#### Task data:
Segment Open

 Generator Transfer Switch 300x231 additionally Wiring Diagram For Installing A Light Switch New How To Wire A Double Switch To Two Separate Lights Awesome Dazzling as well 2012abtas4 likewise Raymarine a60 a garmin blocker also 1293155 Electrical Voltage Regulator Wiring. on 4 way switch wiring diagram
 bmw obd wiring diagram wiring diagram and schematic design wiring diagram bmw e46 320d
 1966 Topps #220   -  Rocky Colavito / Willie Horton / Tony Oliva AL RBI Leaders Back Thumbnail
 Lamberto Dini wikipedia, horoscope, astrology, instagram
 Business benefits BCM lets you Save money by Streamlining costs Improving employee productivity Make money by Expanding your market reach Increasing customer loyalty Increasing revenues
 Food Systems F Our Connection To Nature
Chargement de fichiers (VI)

Segment Closed
Segment Open

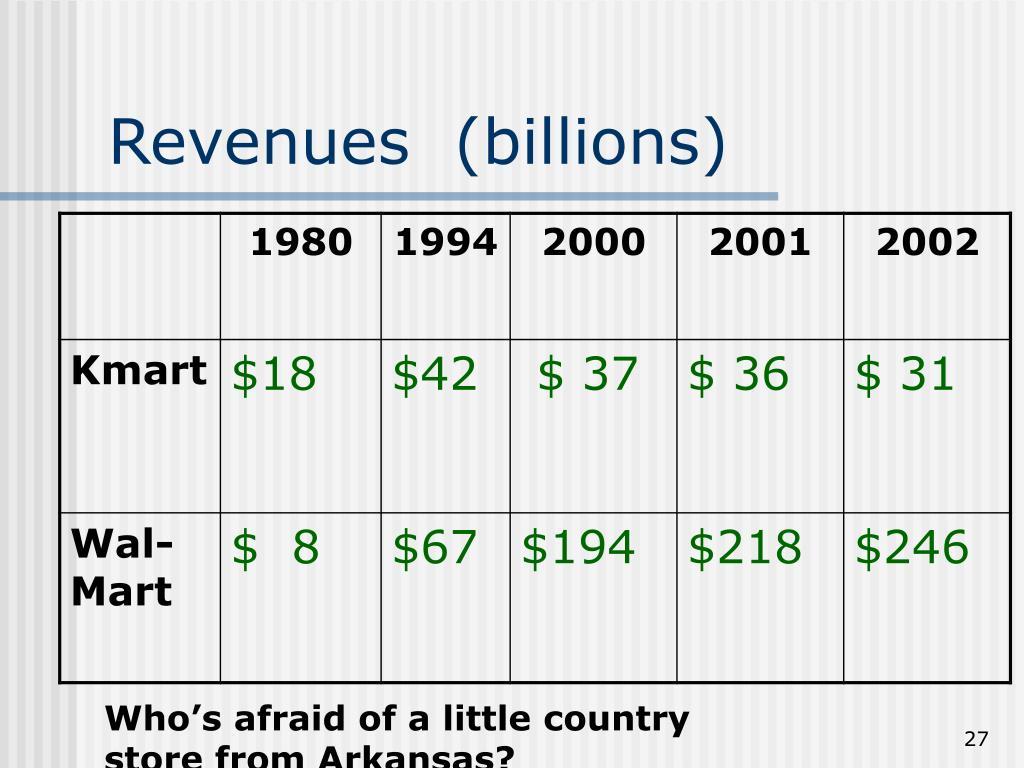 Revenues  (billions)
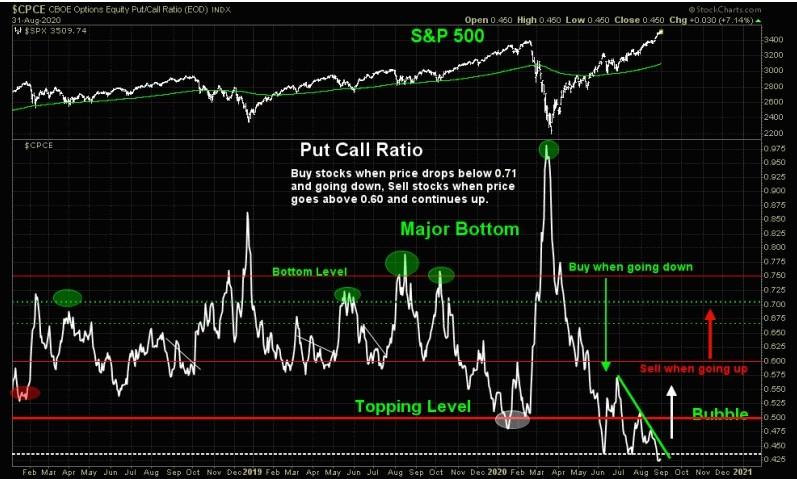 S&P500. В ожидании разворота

Segment Closed

#### Task description:
Respond with one number, namely the count of lines in the entries above that hold the word "wiring".

#### Output below:
2